[Document segment Boundary: Start]

Firstly your belief that wealth is a zero-sum game - that the enrichment of one is to that extent the impoverishment of another - is flatly incorrect. A moment's reflection will show that, if this assumption were true, mankind could never have progressed beyond the standard of living of our distant ancestors, since one person's gain would have been another person's loss.

You have made no attempt to justify your assumption, which you don't even articulate or identify. You don't even seem to be aware that you are making it. This failure completely invalidates your entire argument.

For your information, if the incomes and wealth of the people of the world were equal, the result would be the death by starvation of thousands of millions of people in short order.

You have only displayed complete ignorance of the economics of what you are talking about, which in an essay on political economy, is inexcusable.

[Document segment Boundary: End]

• **Exercise 1**
Reproduce word for word the part of the passage on wealth as a zero-sum game that begins at the words "Firstly your belief" and stops after the words "another person's loss.".
• **Exercise 2**
In the passage on wealth as a zero-sum game, what would result if the incomes and wealth of the world's people were equal?
• **Exercise 3**
Extend the passage on wealth as a zero-sum game, starting after its final sentence.

[Supplied information Boundary: Start]

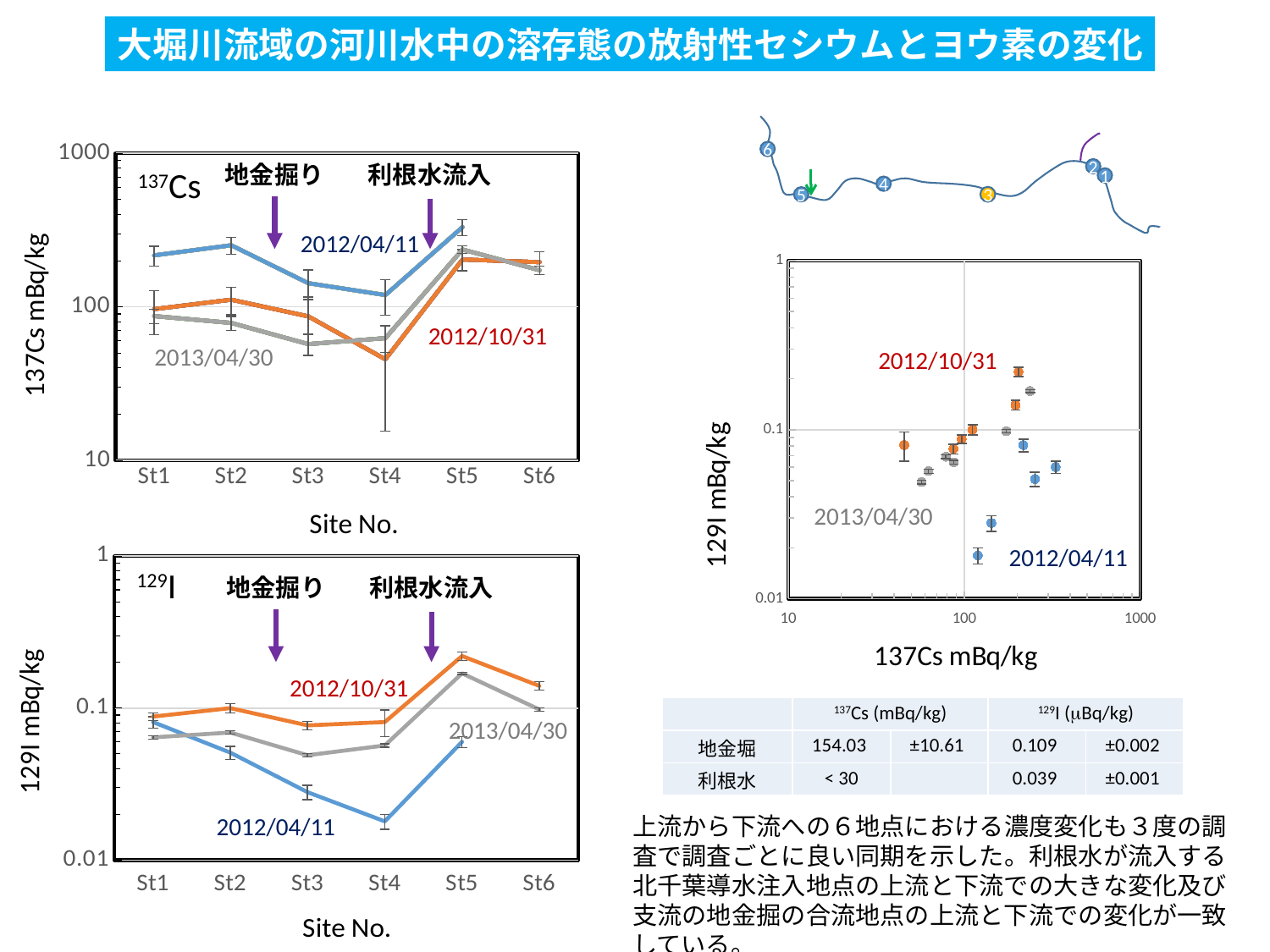
In the top-left 137Cs chart, how many dated series are plotted? 3 What is the x-axis label of the scatter chart on the right side of the slide? 137Cs mBq/kg In the bottom-left 129I chart, is the 2012/04/11 value at St4 greater or less than 0.1? less In the bottom-left 129I chart, at which site is the 2012/10/31 series highest? St5 In the top-left 137Cs chart, is the 2012/10/31 value at St4 greater or less than 100? less In the top-left 137Cs chart, is the 2012/04/11 value at St1 greater or less than 100? greater In the top-left 137Cs chart, at St4, which series has the larger value: 2012/04/11 or 2012/10/31? 2012/04/11 In the top-left 137Cs chart, how many sites are shown on the x axis? 6 In the top-left 137Cs chart, at which site is the 2012/04/11 series highest? St5 In the bottom-left 129I chart, does the 2012/04/11 series rise or fall from St1 to St4? fall What kind of chart is the top-left 137Cs chart? line chart In the top-left 137Cs chart, at which site is the 2012/10/31 series lowest? St4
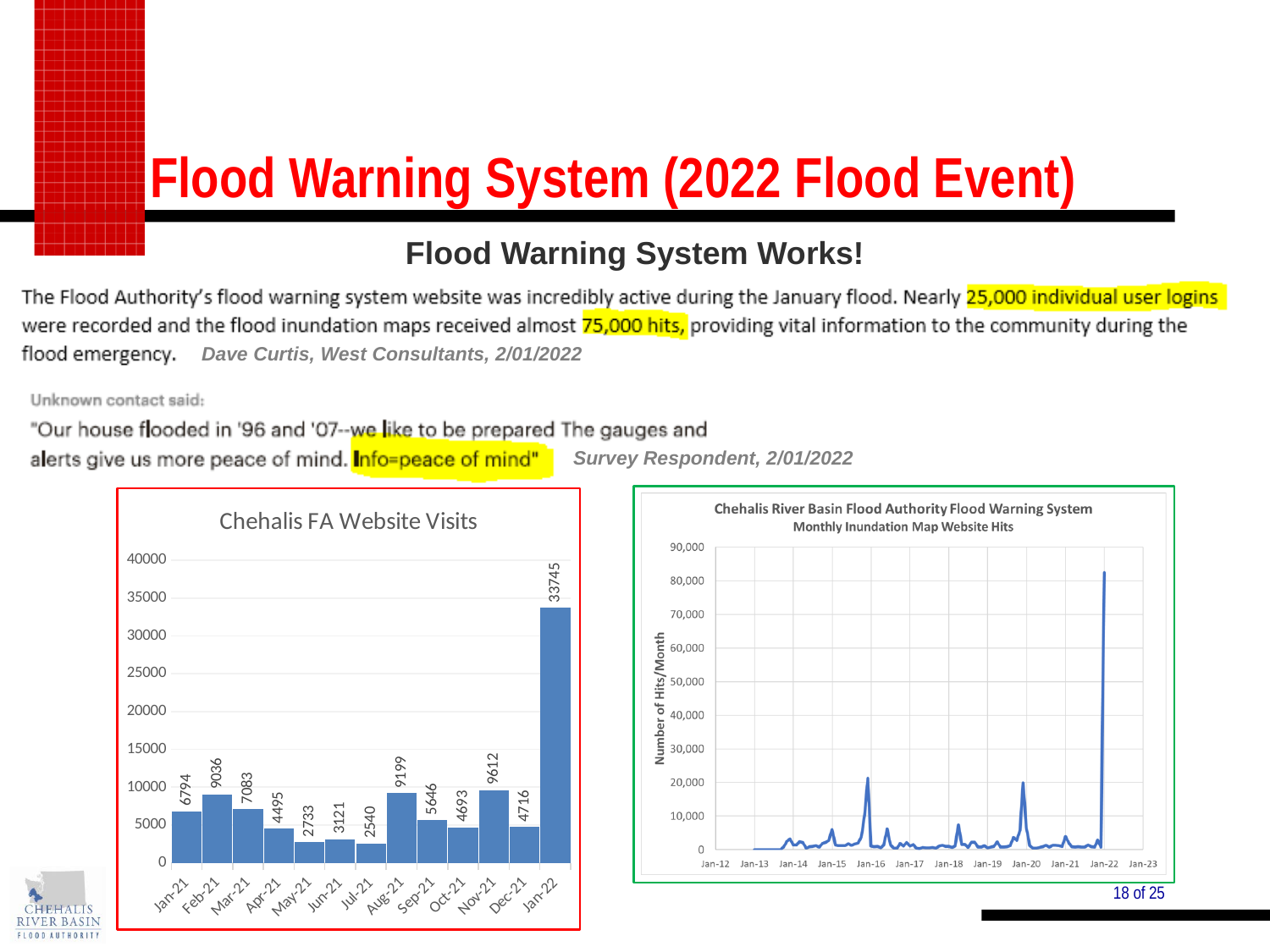
In the Chehalis FA Website Visits chart, what is the value for May-21? 2733 In the Chehalis FA Website Visits chart, what is the value for Jan-22? 33745 In the Monthly Inundation Map Website Hits chart, is the peak value near Jan-22 greater or less than 80,000? greater In the Chehalis FA Website Visits chart, which month has the lowest value? Jul-21 In the Chehalis FA Website Visits chart, which month has the highest value? Jan-22 What is the y-axis label of the Monthly Inundation Map Website Hits chart? Number of Hits/Month In the Chehalis FA Website Visits chart, what is the difference between Nov-21 and Dec-21? 4896 What kind of chart is the Chehalis FA Website Visits chart? Bar chart In the Chehalis FA Website Visits chart, what is the value for Aug-21? 9199 In the Chehalis FA Website Visits chart, which is larger, Feb-21 or Mar-21? Feb-21 How many months are shown in the Chehalis FA Website Visits chart? 13 What kind of chart is the Monthly Inundation Map Website Hits chart on the right? Line chart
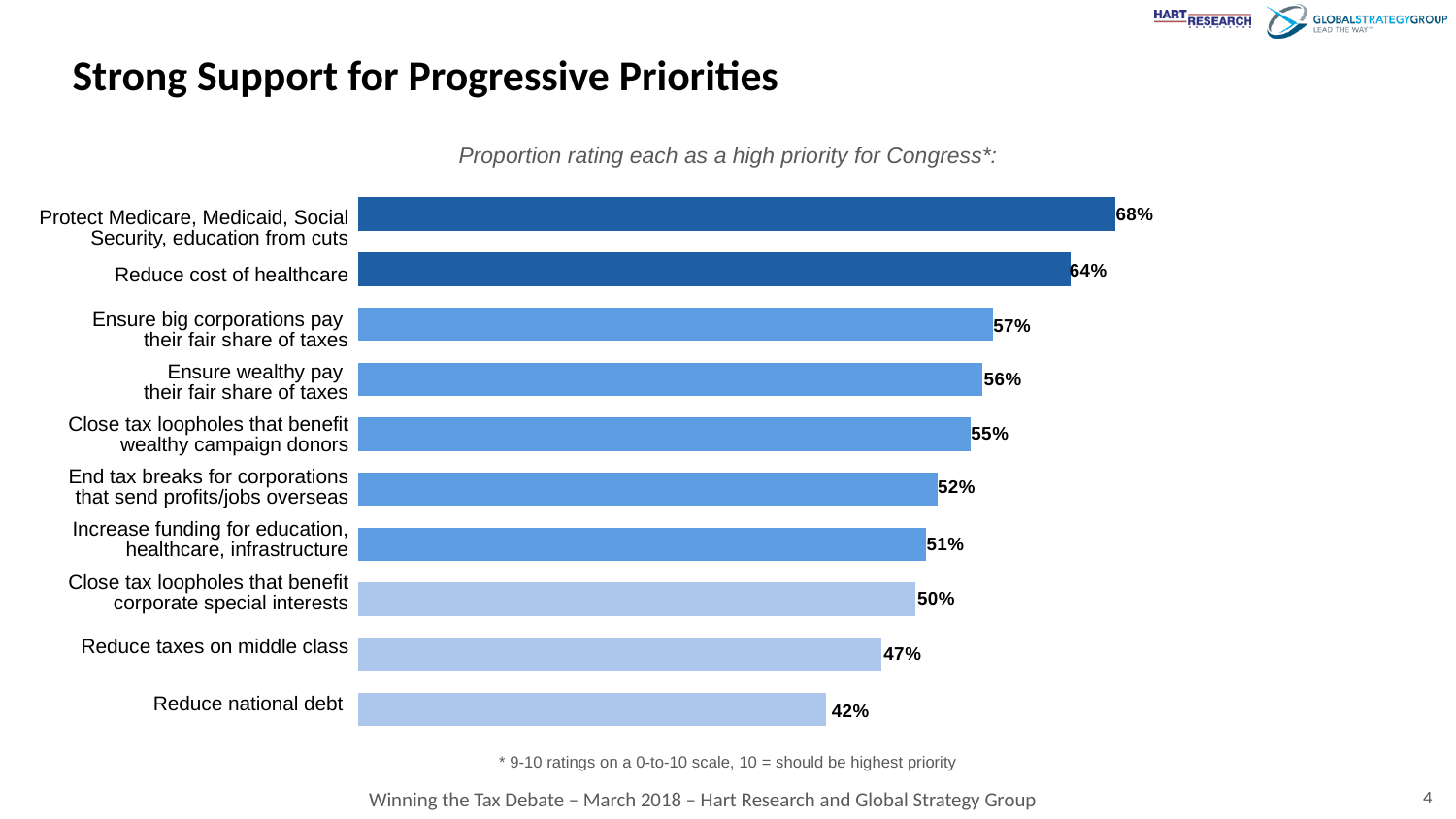
What is the subtitle above the chart describing what is plotted? Proportion rating each as a high priority for Congress*: Which item has the highest proportion rating it a high priority? Protect Medicare, Medicaid, Social Security, education from cuts What is the difference between "Ensure big corporations pay their fair share of taxes" and "Reduce taxes on middle class"? 10 percentage points Which item has the lowest proportion rating it a high priority? Reduce national debt What proportion rate "Reduce cost of healthcare" as a high priority for Congress? 64% What is the value shown for "End tax breaks for corporations that send profits/jobs overseas"? 52% What is the value shown for "Reduce national debt"? 42% Which has a higher value: "Close tax loopholes that benefit wealthy campaign donors" or "Increase funding for education, healthcare, infrastructure"? Close tax loopholes that benefit wealthy campaign donors What kind of chart is shown on the slide? Bar chart What is the difference between the values for "Protect Medicare, Medicaid, Social Security, education from cuts" and "Reduce national debt"? 26 percentage points What proportion rate "Ensure wealthy pay their fair share of taxes" as a high priority? 56% How many items are shown in the chart? 10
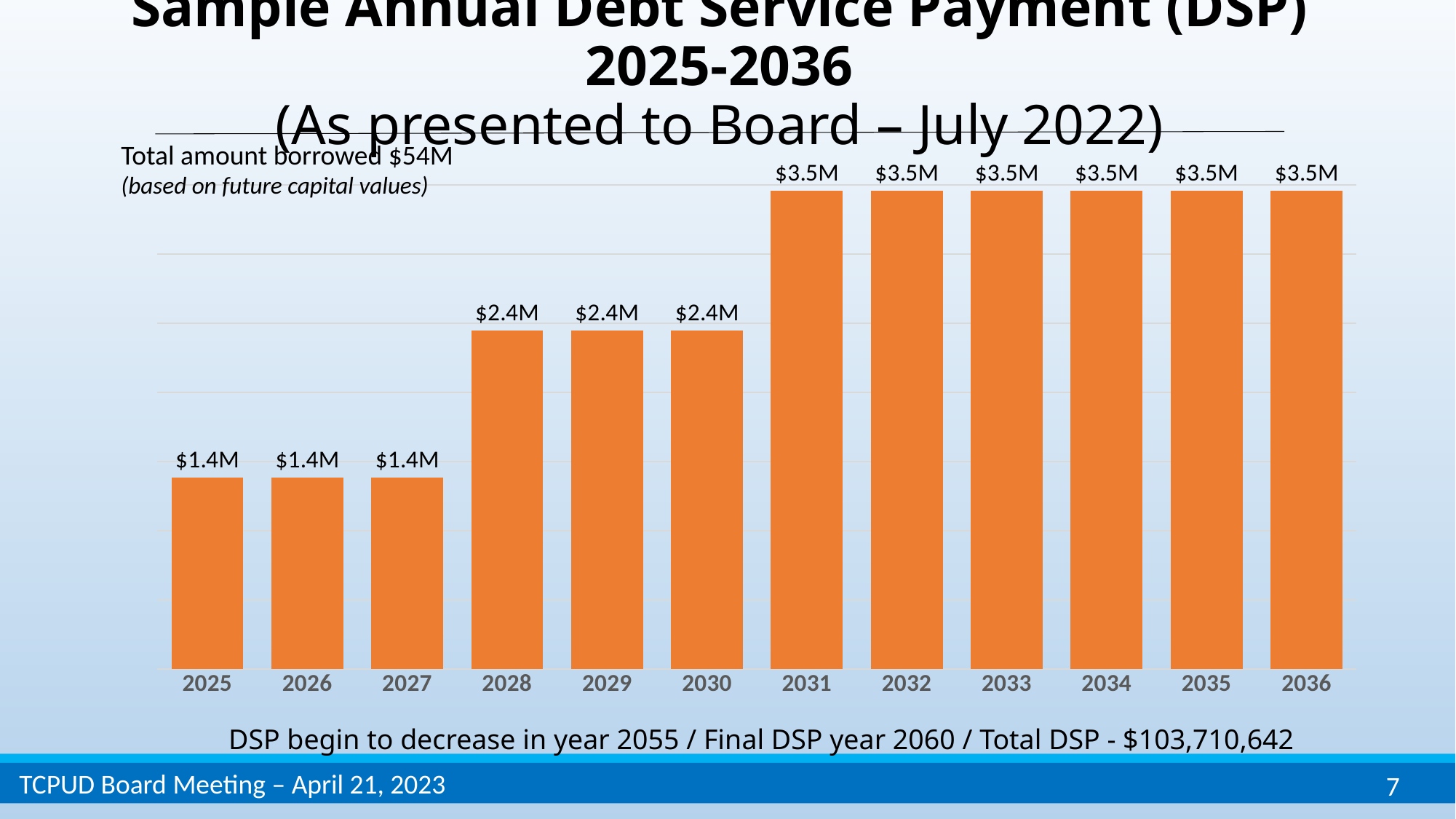
What is the annual debt service payment shown for 2031? $3.5M How many years on the chart have a payment of $3.5M? 6 Which is larger, the payment for 2030 or the payment for 2032? 2032 What is the annual debt service payment shown for 2025? $1.4M How many years are plotted on the chart? 12 What is the difference between the payment for 2028 and the payment for 2027? $1.0M Which year has the lowest debt service payment among 2027, 2028 and 2031? 2027 What is the annual debt service payment shown for 2029? $2.4M What is the annual debt service payment shown for 2036? $3.5M Do the payment values rise or fall from 2025 to 2036? Rise What is the difference between the payment for 2031 and the payment for 2025? $2.1M What kind of chart is shown on the slide? Bar chart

[Supplied information Boundary: End]

• **Exercise response 1**
Firstly your belief that wealth is a zero-sum game - that the enrichment of one is to that extent the impoverishment of another - is flatly incorrect. A moment's reflection will show that, if this assumption were true, mankind could never have progressed beyond the standard of living of our distant ancestors, since one person's gain would have been another person's loss.

• **Exercise response 2**
Thousands of millions of people would die of starvation in short order.

• **Exercise response 3**
Secondly, by the same token, you make no attempt to identify, explain or justify your assumptions in favour of the State as some kind of wealth-creating or wealth-optimising device.

I challenge you to do so, and if you do, I undertake to show why your belief is every bit as irrational and religious, as the belief of religious people in religion.

All you have done is transfer irrational religious credulity from an open-ended faith in the authority of the church to that of the State.

That's a complete fail, twice over.

In a word, you're talking nonsense. Go ahead: accept my challenge.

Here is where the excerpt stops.